False positive rate (FPR)
False positive rate will tell you the percentage of nontoxic comments that were misclassified as toxic. Since a human moderator will now be auditing all comments the model labels "toxic," and should catch most false positives, FPR is no longer a primary concern.
False negative rate (FNR)
While a human moderator will be auditing all comments labeled "toxic" and ensure that false positives are not suppressed, they will not be reviewing comments labeled "nontoxic." This leaves open the possibility of bias related to false negatives. You can use FNR (the percentage of actual positives that were classified as negatives) to systematically evaluate whether toxic commments for gender subgroups are more likely to be labeled as nontoxic than comments overall.
Precision tells you the percentage of positive predictions that are actually positive—in this case, the percentage of "toxic" predictions that are correct.
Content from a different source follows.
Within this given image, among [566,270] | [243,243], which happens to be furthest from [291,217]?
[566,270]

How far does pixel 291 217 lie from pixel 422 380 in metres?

Since a human moderator will be auditing all the "toxic" predictions, you don't need to make precision one of your primary evaluation metrics.
Recall tells you the percentage of actual positives that were classified correctly. From this value, you can derive the percentage of actual positives that were misclassified (1 – recall), which is a useful metric for gauging whether gender-related toxic comments are disproportionally misclassified as "nontoxic" compared to comments overall.